Consegne =>
(1) Secondo il testo sul diritto d'uso, che cosa hanno affermato le Sezioni Unite riguardo al diritto di uso esclusivo di un bene condominiale?
(2) Conta le linee delle righe che contengono la stringa "mouth" e scrivi soltanto il numero.

Testo selezionato =>
---*---
L’uso esclusivo su una porzione di cortile condominiale (Sezioni Unite)

in Giuricivile, 2021, 2 (ISSN 2532-201X), nota a Cass., SS.UU., sent. 17.12.2020, n. 28972

Le Sezioni Unite della Corte di Cassazione con la sentenza 17 dicembre 2020, n. 28972 hanno ritenuto di affermare che il diritto di uso esclusivo di un bene condominiale non è un diritto reale, sottolineando, così, il principio codicistico del numero chiuso dei diritti reali e della loro tipicità.

La normativa: il diritto di uso

il diritto d’uso consente al proprietario di un determinato bene di concedere ad un terzo (cd. usuario) il diritto di servirsi e utilizzare il bene. Tale diritto è annoverato fra i diritti reali di godimento unitamente all’usufrutto e all’abitazione, ed è contraddistinto dalla particolare connessione che l’usuario ha con il bene.

Il diritto di uso è temporalmente limitato, tale limite deve essere indicato nell’atto negoziale di riferimento e, in mancanza, si ritiene che, non possa eccedere quello della vita del concedente.

Quanto alla sua costituzione, il metodo di trasferimento più usuale è da rinvenirsi nel contratto, atto negoziale idoneo a produrre effetti giuridici solo, in quanto, sia espressamente previsto, riconosciuto o autorizzato dalla legge e nei limiti dalla stessa imposti. Tale disposizione pattizia può essere a titolo oneroso o gratuito e non si esclude la possibilità della sua costituzione mortis causa, ossia, per disposizione testamentaria.
---*---
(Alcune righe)
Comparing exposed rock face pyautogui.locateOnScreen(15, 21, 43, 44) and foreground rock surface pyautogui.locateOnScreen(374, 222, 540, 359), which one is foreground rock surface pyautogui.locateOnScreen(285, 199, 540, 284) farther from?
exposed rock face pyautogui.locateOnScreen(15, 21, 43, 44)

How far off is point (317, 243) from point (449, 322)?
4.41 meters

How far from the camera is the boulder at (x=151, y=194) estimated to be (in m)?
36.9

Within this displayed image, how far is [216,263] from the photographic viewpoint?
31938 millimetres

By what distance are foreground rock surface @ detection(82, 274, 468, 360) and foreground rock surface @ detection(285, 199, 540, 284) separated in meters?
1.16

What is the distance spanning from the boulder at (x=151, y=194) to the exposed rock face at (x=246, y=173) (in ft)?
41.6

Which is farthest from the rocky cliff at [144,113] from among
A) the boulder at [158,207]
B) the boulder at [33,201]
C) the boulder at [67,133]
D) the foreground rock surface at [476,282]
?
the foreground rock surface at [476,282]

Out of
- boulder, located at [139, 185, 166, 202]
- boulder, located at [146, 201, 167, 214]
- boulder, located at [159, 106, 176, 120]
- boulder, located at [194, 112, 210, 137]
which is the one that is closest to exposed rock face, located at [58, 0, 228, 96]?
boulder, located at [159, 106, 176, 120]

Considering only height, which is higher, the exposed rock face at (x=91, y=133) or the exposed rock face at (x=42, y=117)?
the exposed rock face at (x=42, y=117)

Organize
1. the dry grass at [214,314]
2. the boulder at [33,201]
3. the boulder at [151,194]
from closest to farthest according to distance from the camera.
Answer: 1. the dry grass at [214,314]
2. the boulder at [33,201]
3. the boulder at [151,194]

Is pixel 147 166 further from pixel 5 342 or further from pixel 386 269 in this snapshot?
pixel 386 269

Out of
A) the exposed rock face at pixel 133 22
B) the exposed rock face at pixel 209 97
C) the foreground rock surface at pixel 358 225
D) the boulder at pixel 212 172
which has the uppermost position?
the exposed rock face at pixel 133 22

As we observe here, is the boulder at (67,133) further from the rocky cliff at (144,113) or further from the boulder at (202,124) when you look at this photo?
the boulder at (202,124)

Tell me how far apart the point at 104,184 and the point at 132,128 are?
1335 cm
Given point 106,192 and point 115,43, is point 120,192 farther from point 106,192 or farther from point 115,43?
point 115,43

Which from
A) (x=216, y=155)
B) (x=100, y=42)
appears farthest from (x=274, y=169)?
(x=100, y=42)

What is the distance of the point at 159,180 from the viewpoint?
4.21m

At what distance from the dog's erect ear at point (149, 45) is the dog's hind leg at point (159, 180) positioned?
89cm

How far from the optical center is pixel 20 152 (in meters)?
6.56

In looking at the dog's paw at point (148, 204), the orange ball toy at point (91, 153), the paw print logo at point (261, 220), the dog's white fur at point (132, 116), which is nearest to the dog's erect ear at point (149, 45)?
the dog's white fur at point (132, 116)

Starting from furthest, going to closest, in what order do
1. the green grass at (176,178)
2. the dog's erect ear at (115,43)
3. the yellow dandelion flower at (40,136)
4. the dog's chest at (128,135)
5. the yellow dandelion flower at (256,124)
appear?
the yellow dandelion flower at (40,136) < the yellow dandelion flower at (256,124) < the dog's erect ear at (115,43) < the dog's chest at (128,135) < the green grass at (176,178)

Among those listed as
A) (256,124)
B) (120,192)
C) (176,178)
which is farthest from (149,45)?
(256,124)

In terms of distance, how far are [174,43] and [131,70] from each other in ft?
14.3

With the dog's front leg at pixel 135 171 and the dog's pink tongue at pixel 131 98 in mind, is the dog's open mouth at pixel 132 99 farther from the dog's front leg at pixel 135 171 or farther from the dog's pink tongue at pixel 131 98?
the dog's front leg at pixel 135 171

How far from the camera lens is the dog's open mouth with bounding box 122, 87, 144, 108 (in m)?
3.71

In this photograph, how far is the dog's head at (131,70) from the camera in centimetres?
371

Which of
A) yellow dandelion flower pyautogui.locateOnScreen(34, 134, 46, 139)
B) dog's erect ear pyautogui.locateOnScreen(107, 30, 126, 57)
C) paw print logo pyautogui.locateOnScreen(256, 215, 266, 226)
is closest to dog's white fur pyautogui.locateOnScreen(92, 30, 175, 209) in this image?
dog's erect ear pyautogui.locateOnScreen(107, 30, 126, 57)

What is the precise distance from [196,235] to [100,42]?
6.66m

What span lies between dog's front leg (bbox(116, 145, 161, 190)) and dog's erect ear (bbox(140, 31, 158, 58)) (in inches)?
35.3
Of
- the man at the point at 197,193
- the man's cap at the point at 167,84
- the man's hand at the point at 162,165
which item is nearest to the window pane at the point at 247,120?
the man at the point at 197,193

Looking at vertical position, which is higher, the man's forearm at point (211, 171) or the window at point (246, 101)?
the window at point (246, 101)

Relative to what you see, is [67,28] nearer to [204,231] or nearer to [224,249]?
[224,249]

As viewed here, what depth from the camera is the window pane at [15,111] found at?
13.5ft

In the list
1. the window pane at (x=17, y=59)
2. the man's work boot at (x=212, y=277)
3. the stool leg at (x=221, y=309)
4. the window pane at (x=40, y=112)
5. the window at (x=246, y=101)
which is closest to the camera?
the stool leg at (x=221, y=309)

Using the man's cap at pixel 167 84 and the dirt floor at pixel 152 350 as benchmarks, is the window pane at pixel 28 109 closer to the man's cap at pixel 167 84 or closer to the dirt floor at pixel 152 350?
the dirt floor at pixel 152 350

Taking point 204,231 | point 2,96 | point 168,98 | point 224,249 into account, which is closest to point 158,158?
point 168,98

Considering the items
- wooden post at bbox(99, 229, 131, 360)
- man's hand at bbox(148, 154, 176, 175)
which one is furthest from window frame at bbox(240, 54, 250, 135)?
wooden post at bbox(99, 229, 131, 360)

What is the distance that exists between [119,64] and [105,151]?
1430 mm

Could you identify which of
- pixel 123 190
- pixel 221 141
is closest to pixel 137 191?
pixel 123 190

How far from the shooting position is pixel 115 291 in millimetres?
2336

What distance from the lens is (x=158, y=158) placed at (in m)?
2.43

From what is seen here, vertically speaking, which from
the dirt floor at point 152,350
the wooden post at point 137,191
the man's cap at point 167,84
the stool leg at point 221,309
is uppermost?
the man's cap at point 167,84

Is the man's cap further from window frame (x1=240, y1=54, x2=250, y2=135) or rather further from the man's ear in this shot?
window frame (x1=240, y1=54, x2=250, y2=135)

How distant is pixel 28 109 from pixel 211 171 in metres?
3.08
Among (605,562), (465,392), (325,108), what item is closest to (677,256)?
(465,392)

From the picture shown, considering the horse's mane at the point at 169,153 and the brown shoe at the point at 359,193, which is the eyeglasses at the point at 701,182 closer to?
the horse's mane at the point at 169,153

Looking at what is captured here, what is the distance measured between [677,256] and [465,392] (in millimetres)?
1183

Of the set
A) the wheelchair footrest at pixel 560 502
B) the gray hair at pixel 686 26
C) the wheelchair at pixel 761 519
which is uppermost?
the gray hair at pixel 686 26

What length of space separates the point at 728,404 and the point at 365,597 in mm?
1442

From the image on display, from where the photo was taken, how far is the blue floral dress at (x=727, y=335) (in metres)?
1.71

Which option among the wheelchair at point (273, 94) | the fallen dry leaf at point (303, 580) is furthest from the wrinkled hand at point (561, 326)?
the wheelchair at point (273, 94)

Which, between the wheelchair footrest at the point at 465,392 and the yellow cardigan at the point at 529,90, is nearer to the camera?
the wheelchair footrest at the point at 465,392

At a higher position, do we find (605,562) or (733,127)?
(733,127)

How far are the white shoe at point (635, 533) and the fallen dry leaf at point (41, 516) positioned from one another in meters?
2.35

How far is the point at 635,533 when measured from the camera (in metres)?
---*---
Esercizio svolto =>
(1) Hanno affermato che il diritto di uso esclusivo di un bene condominiale non è un diritto reale.

(2) 2